Last week, the Insurance Institute for Highway Safety announced its 2010 Top Safety Picks and the results surprised many. A newly added roof-strength test, which measures protection in a rollover, filtered the list from 94 picks in 2009 to only 27 for the 2010 model year.
In the roof-strength test, a metal plate is pushed against one side of a vehicle’s roof at a constant speed. To earn the highest rating of Good, the roof must withstand a force that’s four times the vehicle's weight before reaching 5 inches of crush.
So, what happened? Why were trucks dropped from the list? Did they all fail the new test, including the previous winners? We asked Russ Rader, IIHS spokesman, for an explanation.
“We didn’t test any trucks,” Rader said last week. “We sent notice back in January to all the manufacturers that the roof-strength test was going to be added this year. Since the new test is outside the usual test schedule for trucks, we asked manufacturers to flag the vehicles they wanted to include [in this year’s Top Safety Pick awards]. We’d purchase the vehicles for the testing, and the manufacturers would have to reimburse. Ford, Honda and Toyota didn’t flag their trucks – though Ford flagged other vehicles - so we didn’t test them.”

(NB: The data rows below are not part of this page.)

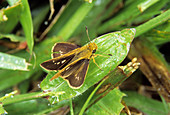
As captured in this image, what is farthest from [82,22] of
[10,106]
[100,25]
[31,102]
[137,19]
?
[10,106]

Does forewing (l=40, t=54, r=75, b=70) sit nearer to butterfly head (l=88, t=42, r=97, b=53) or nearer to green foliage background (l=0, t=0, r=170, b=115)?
green foliage background (l=0, t=0, r=170, b=115)

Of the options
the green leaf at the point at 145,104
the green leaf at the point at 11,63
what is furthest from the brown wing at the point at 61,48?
the green leaf at the point at 145,104

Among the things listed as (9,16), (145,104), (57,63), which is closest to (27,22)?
(9,16)

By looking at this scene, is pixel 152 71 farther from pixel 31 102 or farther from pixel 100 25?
pixel 31 102

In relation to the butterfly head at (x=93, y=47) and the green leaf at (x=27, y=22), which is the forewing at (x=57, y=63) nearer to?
the butterfly head at (x=93, y=47)

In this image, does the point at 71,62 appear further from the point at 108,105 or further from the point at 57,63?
the point at 108,105

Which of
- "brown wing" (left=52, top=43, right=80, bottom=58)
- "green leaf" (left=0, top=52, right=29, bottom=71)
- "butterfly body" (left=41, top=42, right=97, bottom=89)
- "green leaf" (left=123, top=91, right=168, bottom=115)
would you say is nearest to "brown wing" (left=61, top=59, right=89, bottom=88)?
"butterfly body" (left=41, top=42, right=97, bottom=89)

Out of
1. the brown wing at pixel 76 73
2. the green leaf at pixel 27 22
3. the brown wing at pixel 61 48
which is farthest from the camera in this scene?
the green leaf at pixel 27 22
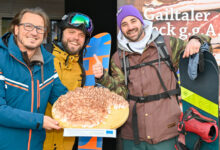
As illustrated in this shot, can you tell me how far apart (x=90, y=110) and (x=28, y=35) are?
2.48 ft

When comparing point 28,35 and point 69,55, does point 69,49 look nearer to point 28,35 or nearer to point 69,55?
point 69,55

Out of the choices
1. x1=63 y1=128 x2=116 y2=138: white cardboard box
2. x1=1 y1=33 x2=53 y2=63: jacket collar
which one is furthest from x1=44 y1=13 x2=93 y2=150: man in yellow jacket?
x1=63 y1=128 x2=116 y2=138: white cardboard box

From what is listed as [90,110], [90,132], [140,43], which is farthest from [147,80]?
[90,132]

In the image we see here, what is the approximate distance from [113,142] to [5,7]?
459 cm

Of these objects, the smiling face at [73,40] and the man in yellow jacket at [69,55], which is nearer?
the man in yellow jacket at [69,55]

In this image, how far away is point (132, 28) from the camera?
6.88 ft

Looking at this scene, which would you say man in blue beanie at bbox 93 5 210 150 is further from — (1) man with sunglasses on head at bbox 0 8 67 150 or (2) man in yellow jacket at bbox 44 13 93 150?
(1) man with sunglasses on head at bbox 0 8 67 150

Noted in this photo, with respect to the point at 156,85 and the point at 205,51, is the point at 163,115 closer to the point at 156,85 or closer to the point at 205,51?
the point at 156,85

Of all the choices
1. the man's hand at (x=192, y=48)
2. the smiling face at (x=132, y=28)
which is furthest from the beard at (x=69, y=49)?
the man's hand at (x=192, y=48)

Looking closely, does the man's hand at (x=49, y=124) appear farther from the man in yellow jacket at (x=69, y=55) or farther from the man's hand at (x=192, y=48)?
the man's hand at (x=192, y=48)

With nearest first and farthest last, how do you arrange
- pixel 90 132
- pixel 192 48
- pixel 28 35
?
pixel 90 132, pixel 28 35, pixel 192 48

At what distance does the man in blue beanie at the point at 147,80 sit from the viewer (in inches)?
75.9

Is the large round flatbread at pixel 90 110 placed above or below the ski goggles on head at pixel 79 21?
below

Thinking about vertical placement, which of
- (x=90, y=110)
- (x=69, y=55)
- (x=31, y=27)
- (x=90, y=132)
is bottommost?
(x=90, y=132)
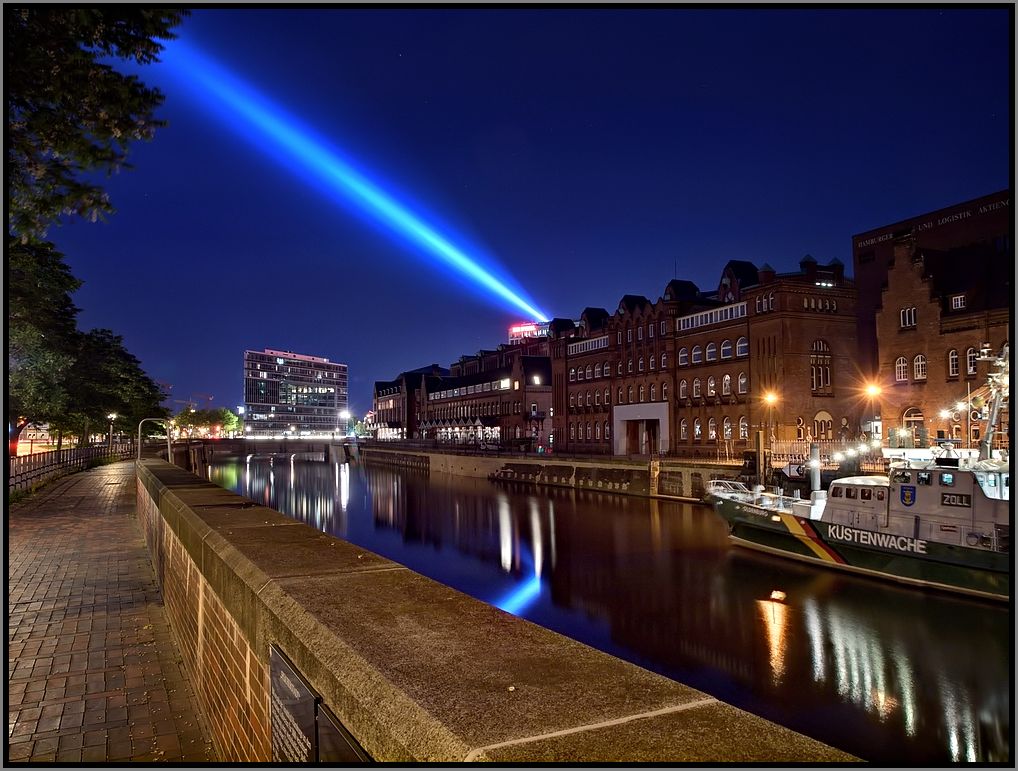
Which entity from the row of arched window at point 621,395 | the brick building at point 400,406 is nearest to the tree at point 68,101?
the row of arched window at point 621,395

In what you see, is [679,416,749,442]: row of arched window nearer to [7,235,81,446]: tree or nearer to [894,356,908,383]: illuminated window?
[894,356,908,383]: illuminated window

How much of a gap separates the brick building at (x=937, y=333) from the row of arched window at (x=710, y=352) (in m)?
10.8

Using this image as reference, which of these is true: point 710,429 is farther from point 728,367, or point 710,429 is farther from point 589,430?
point 589,430

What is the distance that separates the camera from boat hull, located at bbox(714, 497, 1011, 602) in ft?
78.5

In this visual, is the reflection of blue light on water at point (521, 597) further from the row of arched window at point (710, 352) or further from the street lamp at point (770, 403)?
the row of arched window at point (710, 352)

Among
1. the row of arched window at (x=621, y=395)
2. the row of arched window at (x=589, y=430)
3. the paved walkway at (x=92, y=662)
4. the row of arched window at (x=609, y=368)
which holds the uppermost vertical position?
the row of arched window at (x=609, y=368)

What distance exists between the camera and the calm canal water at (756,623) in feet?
52.4

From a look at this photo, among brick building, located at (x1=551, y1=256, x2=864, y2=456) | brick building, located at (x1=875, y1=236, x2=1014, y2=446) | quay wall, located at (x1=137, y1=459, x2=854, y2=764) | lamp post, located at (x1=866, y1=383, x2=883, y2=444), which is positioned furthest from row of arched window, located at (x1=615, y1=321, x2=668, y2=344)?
quay wall, located at (x1=137, y1=459, x2=854, y2=764)

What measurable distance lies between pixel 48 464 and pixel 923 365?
5560 cm

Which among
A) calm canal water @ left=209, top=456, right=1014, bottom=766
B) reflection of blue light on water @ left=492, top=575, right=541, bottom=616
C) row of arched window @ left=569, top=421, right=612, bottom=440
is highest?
row of arched window @ left=569, top=421, right=612, bottom=440

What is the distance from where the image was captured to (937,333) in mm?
43719

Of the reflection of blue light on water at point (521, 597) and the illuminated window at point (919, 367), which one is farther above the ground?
the illuminated window at point (919, 367)

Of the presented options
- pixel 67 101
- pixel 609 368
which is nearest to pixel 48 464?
pixel 67 101

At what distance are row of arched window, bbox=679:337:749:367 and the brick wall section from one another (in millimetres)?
52383
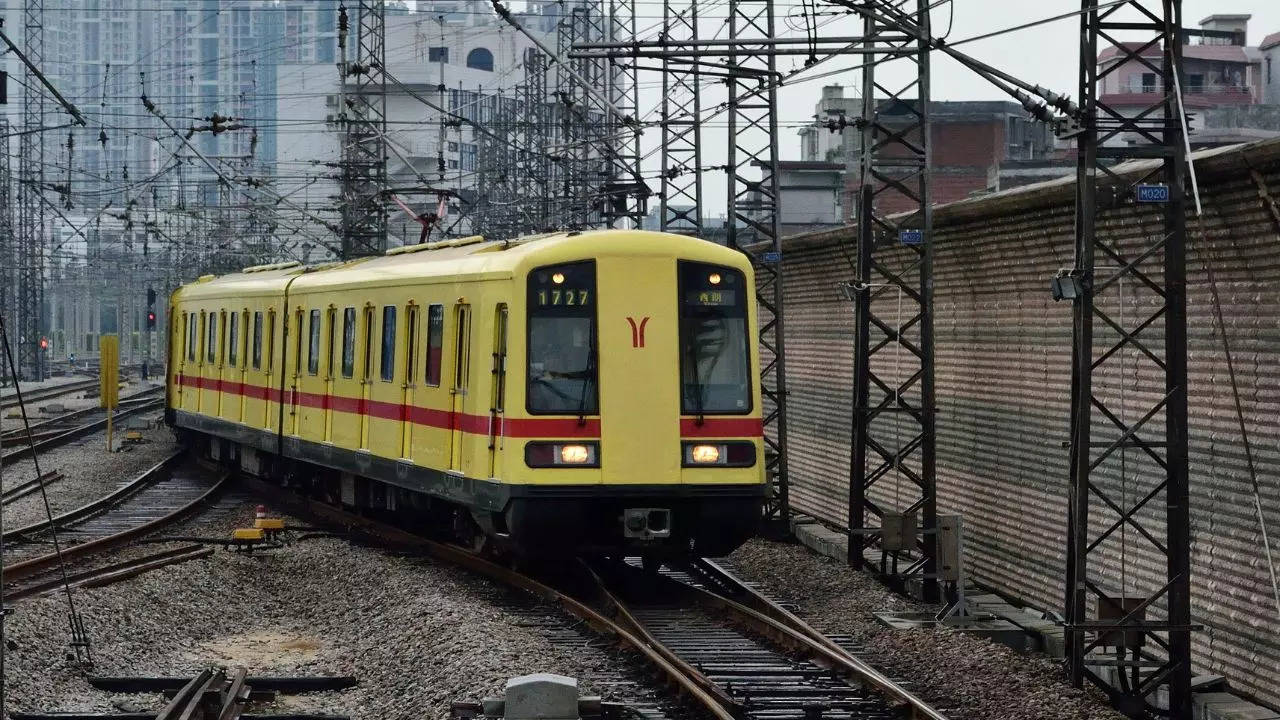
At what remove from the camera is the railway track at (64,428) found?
33.6 m

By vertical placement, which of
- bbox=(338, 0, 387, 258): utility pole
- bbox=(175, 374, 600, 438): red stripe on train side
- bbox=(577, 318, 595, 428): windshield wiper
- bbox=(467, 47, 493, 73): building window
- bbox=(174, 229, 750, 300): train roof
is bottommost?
bbox=(175, 374, 600, 438): red stripe on train side

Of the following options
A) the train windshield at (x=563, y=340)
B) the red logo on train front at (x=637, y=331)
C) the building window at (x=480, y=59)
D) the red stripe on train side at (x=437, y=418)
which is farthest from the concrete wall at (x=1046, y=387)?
the building window at (x=480, y=59)

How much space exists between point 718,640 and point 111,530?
380 inches

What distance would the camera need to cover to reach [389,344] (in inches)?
701

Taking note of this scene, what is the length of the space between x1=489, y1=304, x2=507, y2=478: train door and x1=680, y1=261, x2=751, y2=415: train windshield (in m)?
1.38

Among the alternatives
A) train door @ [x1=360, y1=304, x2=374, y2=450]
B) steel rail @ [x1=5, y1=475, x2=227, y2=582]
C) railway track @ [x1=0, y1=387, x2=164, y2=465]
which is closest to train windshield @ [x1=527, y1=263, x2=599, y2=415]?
steel rail @ [x1=5, y1=475, x2=227, y2=582]

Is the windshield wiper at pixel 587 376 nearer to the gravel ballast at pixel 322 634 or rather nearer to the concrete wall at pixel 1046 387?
the gravel ballast at pixel 322 634

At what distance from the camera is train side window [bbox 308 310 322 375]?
20.9m

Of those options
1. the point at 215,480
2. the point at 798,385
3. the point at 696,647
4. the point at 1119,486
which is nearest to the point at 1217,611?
the point at 1119,486

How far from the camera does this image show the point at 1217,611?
38.7ft

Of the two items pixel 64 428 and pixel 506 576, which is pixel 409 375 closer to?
pixel 506 576

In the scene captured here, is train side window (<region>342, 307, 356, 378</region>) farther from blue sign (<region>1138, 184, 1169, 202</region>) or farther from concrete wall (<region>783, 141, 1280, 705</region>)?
blue sign (<region>1138, 184, 1169, 202</region>)

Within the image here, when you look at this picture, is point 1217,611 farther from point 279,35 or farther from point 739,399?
point 279,35

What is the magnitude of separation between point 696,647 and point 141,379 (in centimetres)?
6241
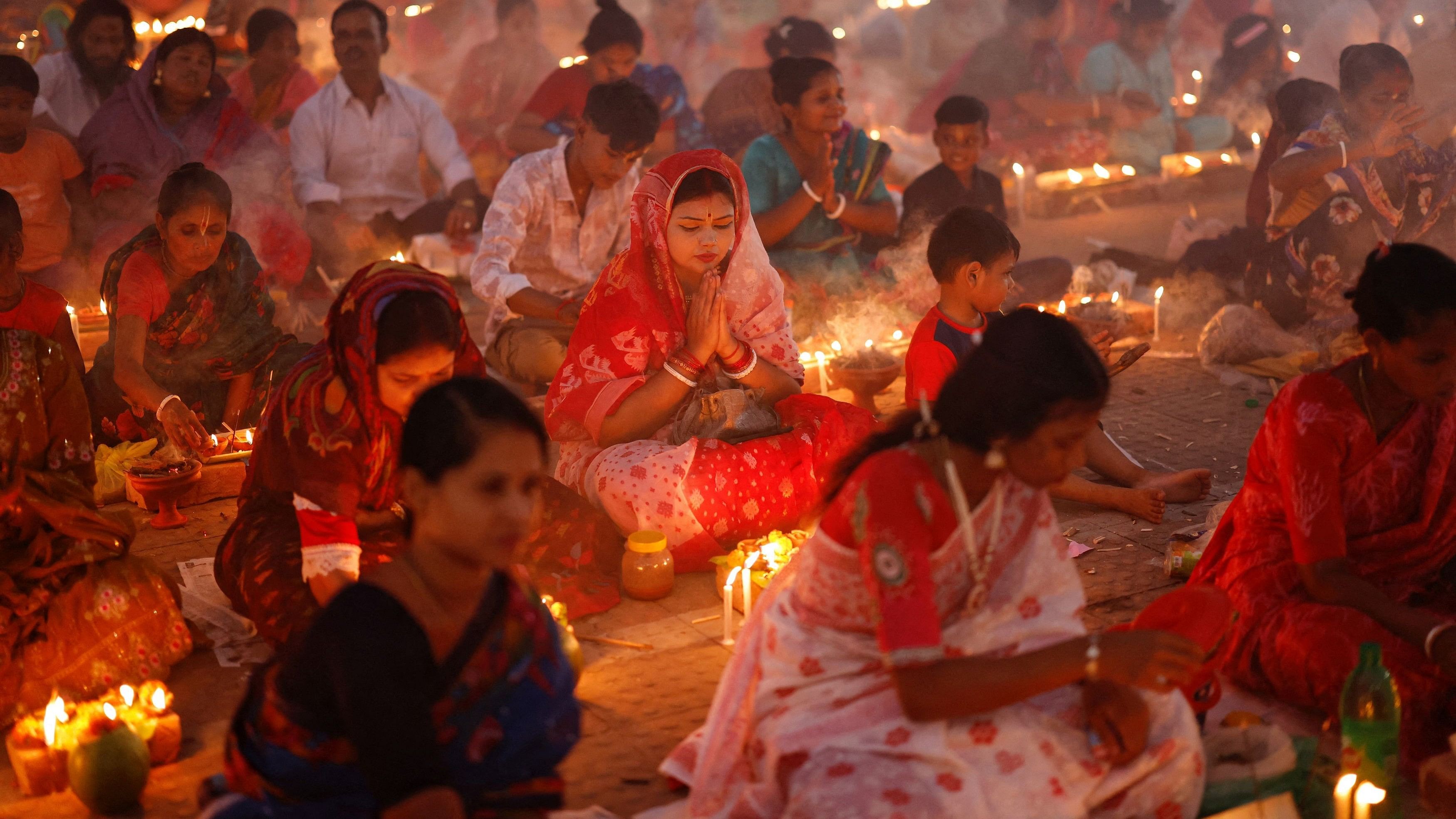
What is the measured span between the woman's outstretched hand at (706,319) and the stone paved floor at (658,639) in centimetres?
79

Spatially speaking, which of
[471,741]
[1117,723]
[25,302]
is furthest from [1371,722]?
[25,302]

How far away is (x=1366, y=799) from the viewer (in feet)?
9.27

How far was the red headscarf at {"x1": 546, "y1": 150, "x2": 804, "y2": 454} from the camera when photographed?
4.71 meters

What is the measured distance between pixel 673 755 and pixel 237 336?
10.8 feet

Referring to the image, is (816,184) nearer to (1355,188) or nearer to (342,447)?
(1355,188)

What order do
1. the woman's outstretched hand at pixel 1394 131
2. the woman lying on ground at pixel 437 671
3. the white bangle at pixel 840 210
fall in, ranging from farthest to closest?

Why wouldn’t Ford, Honda and Toyota want their trucks tested before IIHS gets around to them in the next round of scheduled testing? We asked each of the manufacturers for their reasons.
“The F-150 and Ranger pickups already exceed government [roof-crush standards] that go into effect in a few years,” said Wes Sherwood, Ford’s safety communications manager. “The National Highway Traffic Safety Administration found that 99% of belted vehicle occupants do not suffer injuries from rollovers where they contact the roof. Most injuries are to unbelted occupants.”
Sherwood also highlighted that the Ranger and F-150 offer standard roll stability control and side-impact airbags to improve occupant safety. In 2009, Ford also re-engineered the F-150’s roof with high-strength steel and tubular construction that runs from the base of the A-pillar up through the roof, forming a safety cage around the truck’s occupants.
“We expect that the Ranger and F-150 will perform competitively with the other trucks in their segments when they’re finally tested by the IIHS,” Sherwood said.
Honda spokesman Chris Martin provided the following prepared statement about this year’s IIHS testing:
“American Honda Motor Co. Inc. has long provided vehicles that are at the forefront of passive and active safety technology. Under the previous Insurance Institute criteria, nine 2009 Honda models and all five 2009 Acura vehicles achieved Top Safety Pick ratings -- the most of any automaker. As a result of IIHS adding the stringent new roof-crush test to their Top Safety Pick criteria, the Honda Civic and Element are the only 2010 models we produce that earn that designation. Our vehicles continue to provide the same high levels of real-world safety as they did before IIHS changed their testing. This will be just as true when NHTSA changes their five-star rating system in the 2011 model year. Safety continues to be a top priority for American Honda.”
Of the three manufacturers – actually, out of all the vehicle manufacturers tested - Toyota was the most vocal in stating its opinion and position of this year’s test results. None of its vehicles made the cut for a 2010 Top Safety Pick.
"IIHS' statement that Toyota was shut out for 2010 is extreme and misleading, considering there are 38 Toyota, Lexus and Scion models, and only three were tested for roof strength by IIHS: Camry, RAV4 and Yaris," said Toyota's prepared statement on its media website. "This is the first year IIHS has included its own roof-strength tests, which exceed federal standards, for TSP consideration. All Toyota vehicles meet or exceed federal safety standards for frontal- and side-impact, roof-crush resistance and rollover protection."
Rader responded to this statement by saying “Asking companies to flag certain vehicles isn’t new. We can only assume that manufacturers that did flag their vehicles were confident they’d pass the testing.”
It’s only a matter of time before almost every pickup is tested through the course of IIHS’ normal schedule. Midsize and compact trucks are starting the process and results for that segment are expected to be available by late December.